During a recent visit to Saudi Arabia, I met the film’s young star, Fatima al-Benawi, at a Jeddah cafe, which itself provides a striking view into a changing Saudi Arabia. The Medd Café and Roastery produces organic fair trade coffee from bean to cup, and as a cooperative its owners and workers – all young Saudis – share in its earnings. Young men and women mix easily, many of the women unveiled. As Benawi looked around, she reflected on the changes taking place in the kingdom in the years since the film about religious social prohibitions went into production. Earlier this year the Saudi authorities stripped the religious police of their power to arrest, and their presence has scaled back noticeably. “In truth,” Benawi noted, “the film is already out of date.”
The independent film has won the official endorsement of the kingdom, becoming only the second film to represent Saudi Arabia in the Foreign Language Film category at the Academy Awards. Still, Benawi told me, the film, which was shot in Jeddah, has not been seen by almost any of the young people whose reality it so poignantly portrays. As a Harvard graduate who developed her interests in acting through underground experimental theater, Benawi is circumspect about the ability of social media and these initial cultural openings to affect change. “Change can be complicated. What do we want? What is needed is more conversation and listening, not passive consumption and spoon feeding.”

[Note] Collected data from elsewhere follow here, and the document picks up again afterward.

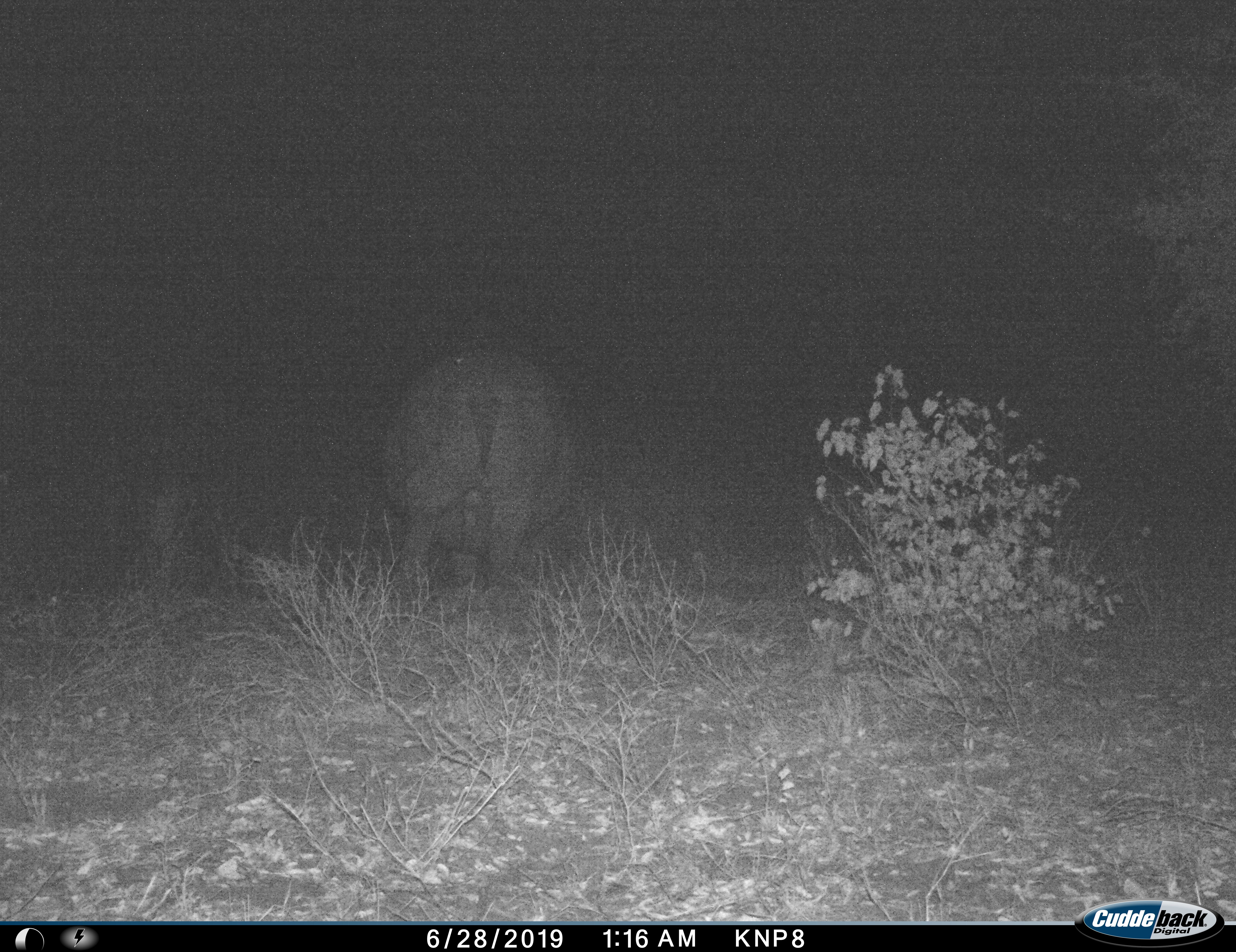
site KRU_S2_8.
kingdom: Animalia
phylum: Chordata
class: Mammalia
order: Artiodactyla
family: Hippopotamidae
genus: Hippopotamus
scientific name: Hippopotamus amphibius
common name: hippopotamus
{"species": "hippopotamus (Hippopotamus amphibius)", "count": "1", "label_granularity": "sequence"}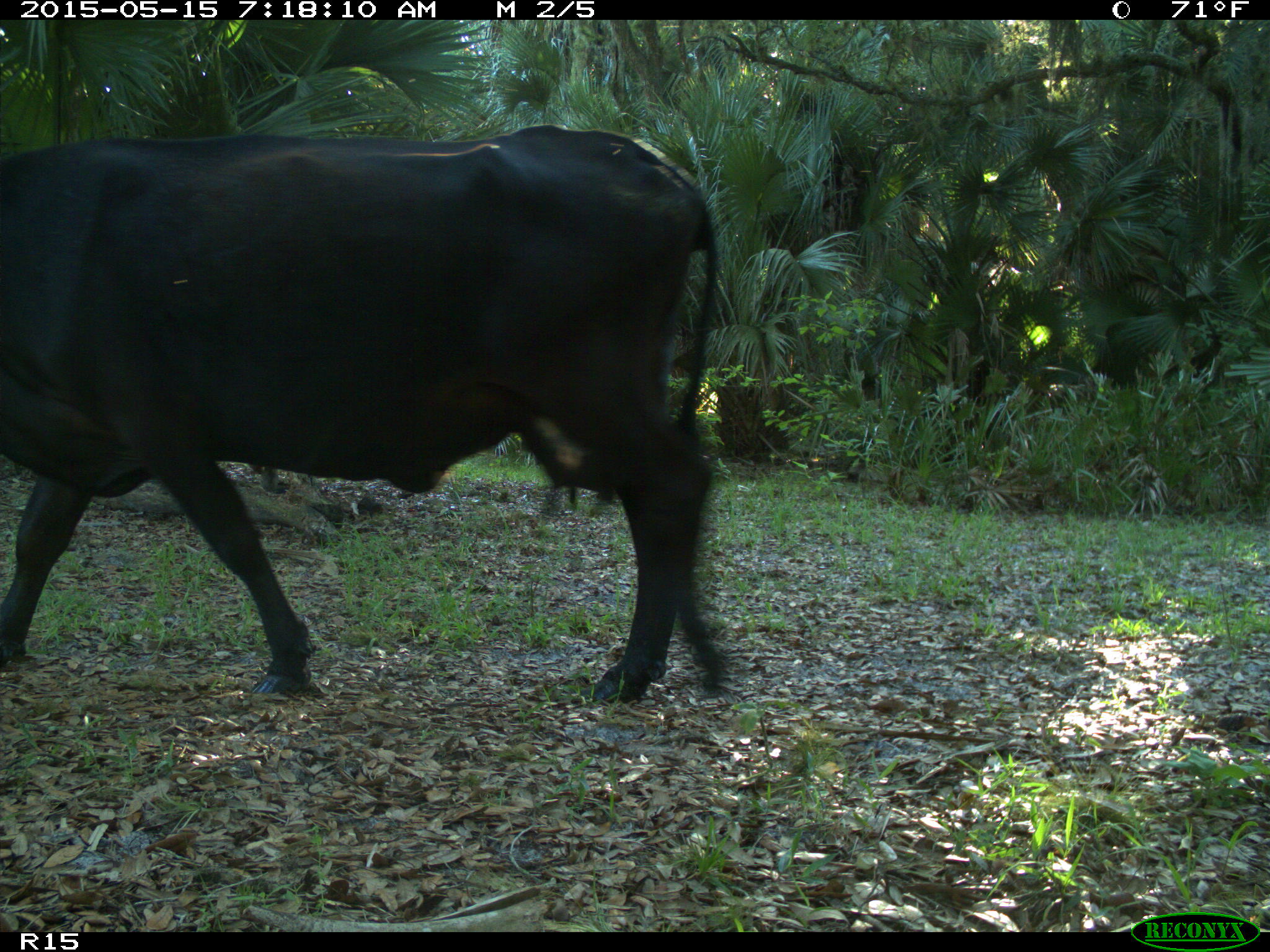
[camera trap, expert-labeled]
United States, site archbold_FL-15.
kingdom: Animalia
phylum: Chordata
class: Mammalia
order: Artiodactyla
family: Bovidae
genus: Bos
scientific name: Bos taurus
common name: domestic cow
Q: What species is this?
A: Bos taurus (domestic cow).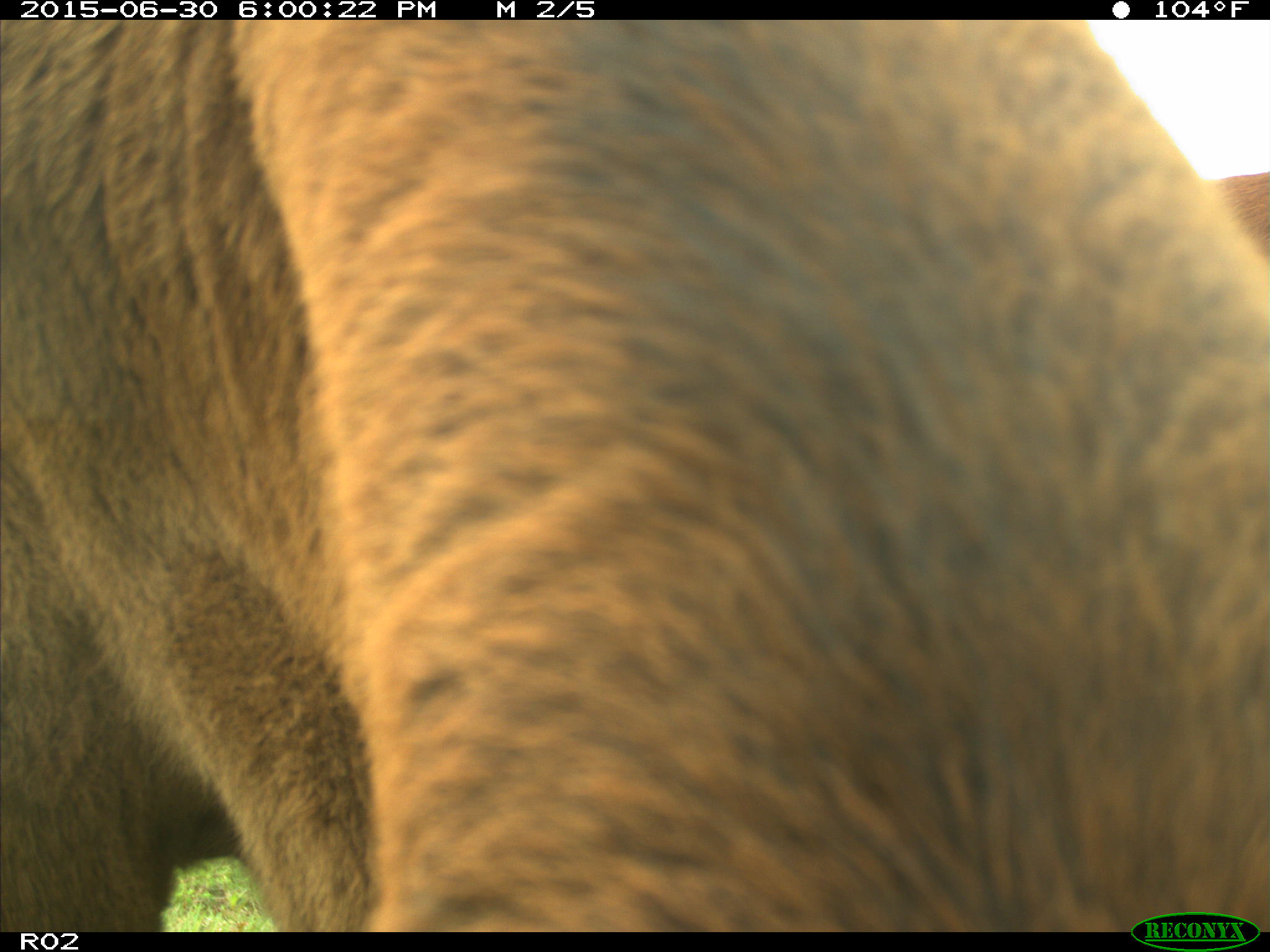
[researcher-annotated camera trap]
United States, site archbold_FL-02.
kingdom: Animalia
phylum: Chordata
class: Mammalia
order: Artiodactyla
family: Bovidae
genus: Bos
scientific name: Bos taurus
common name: domestic cow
Bos taurus (domestic cow).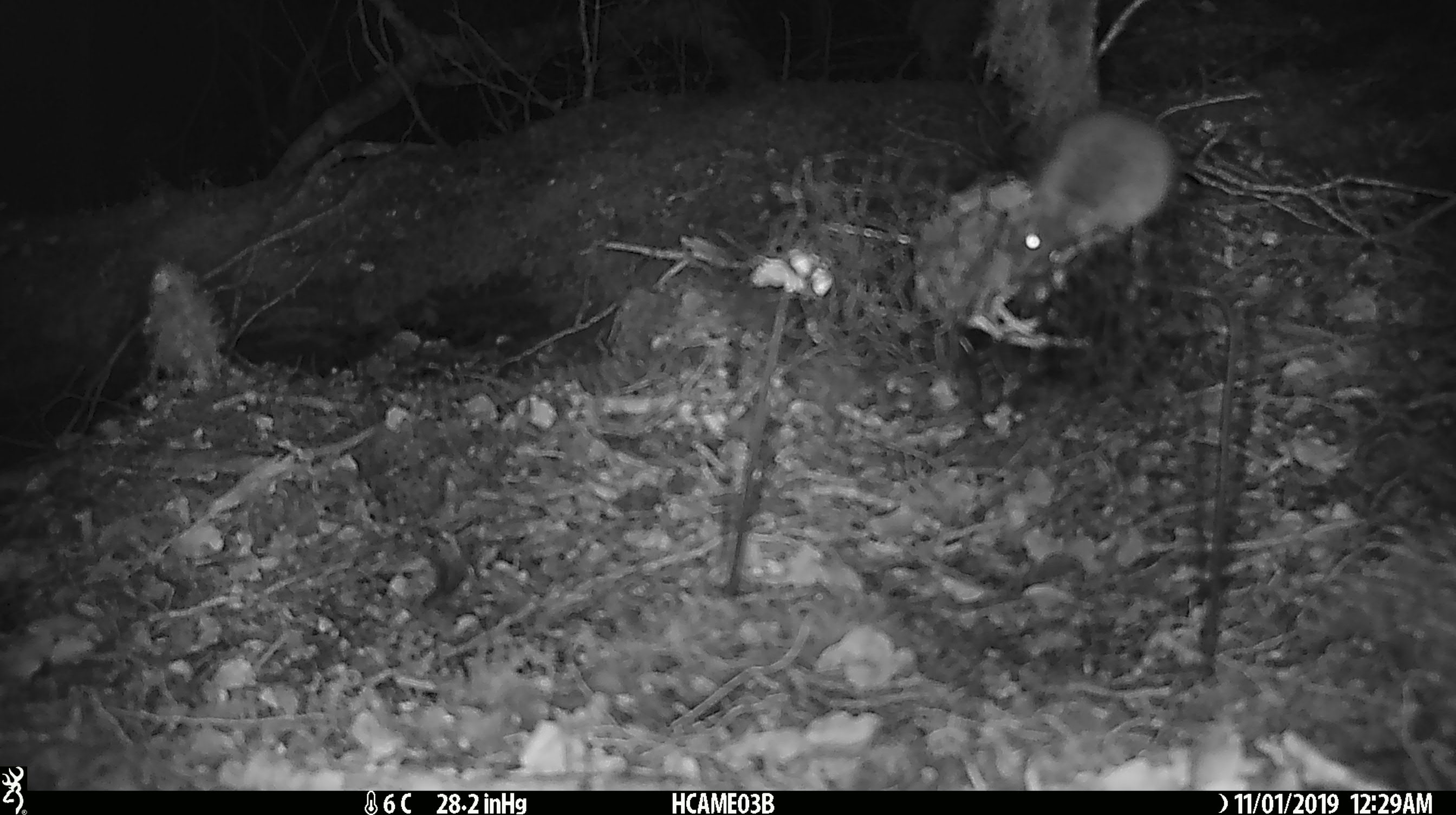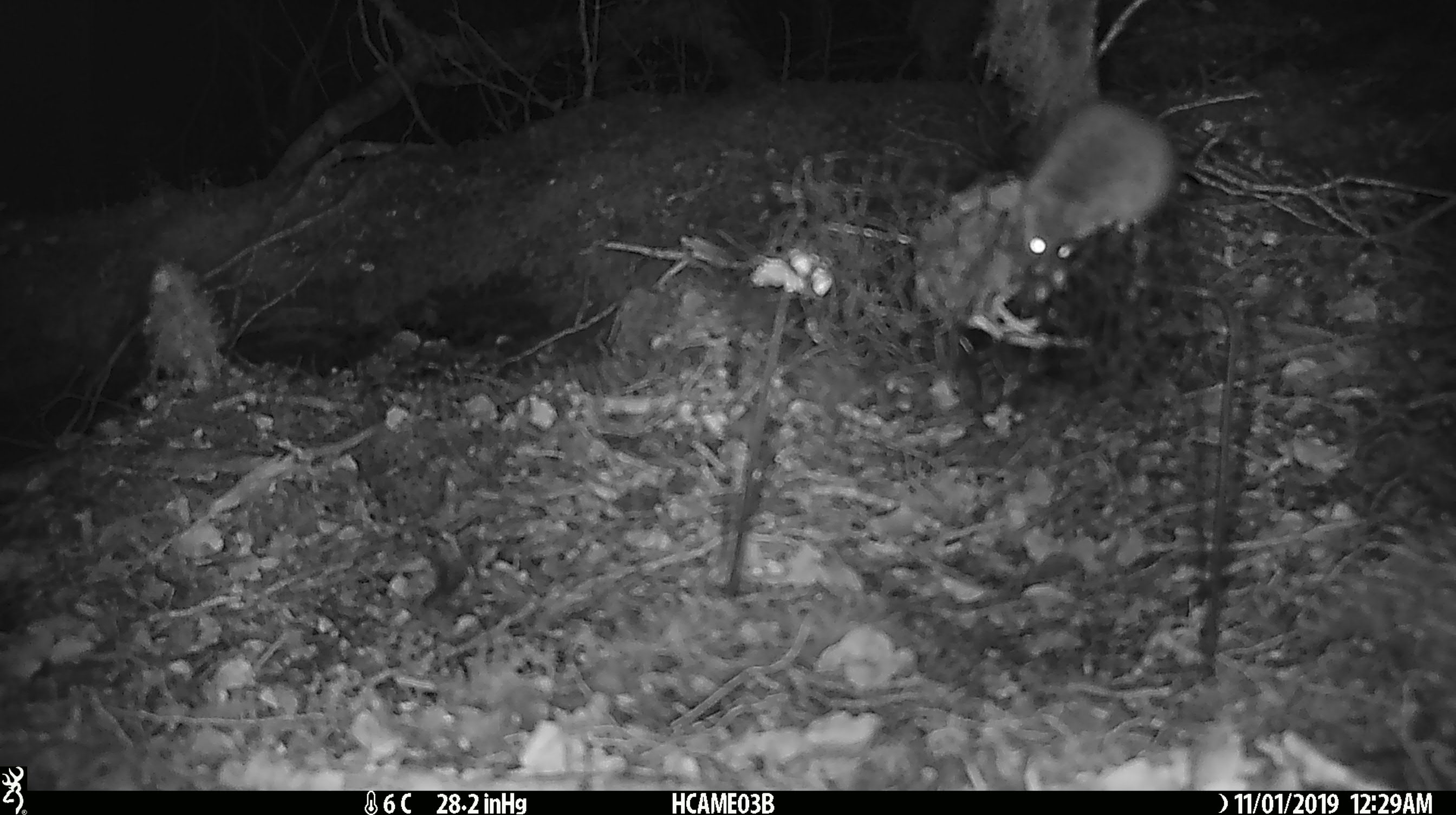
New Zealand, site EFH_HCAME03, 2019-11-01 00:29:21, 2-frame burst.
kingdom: Animalia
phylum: Chordata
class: Mammalia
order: Rodentia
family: Muridae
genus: Mus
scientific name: Mus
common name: mouse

The Saudi state’s recent interest in the Academy Awards is not an anomaly. As the state toys with a cultural opening at home, it is beginning to embrace the power of the arts to improve the country’s image abroad. In his recent state visit to China, Mohammed bin Salman brought with him the Saudi artist Ahmed Mater, and presented one of his works to the Chinese premier. Earlier in November, the King Abdulaziz Center for World Culture, an initiative of Aramco, hosted Saudi Film Days, a two-day program of Saudi short films screened for the public and a select group of Hollywood insiders. The shorts included one of the first films produced by the Saudi YouTube collective Telfaz 11, which pioneered the popularization of Saudi-produced and Saudi-themed mostly humorous videos. Meanwhile, the MISK Shoof Forum has been further developing Saudi talent by sending a select group of students to study at the New York Film Academy. The King Salman Youth Center has also held a competition to highlight short films made by Saudi students studying abroad. Whether the returning Saudi students will be able to show their films back home is still a work in progress.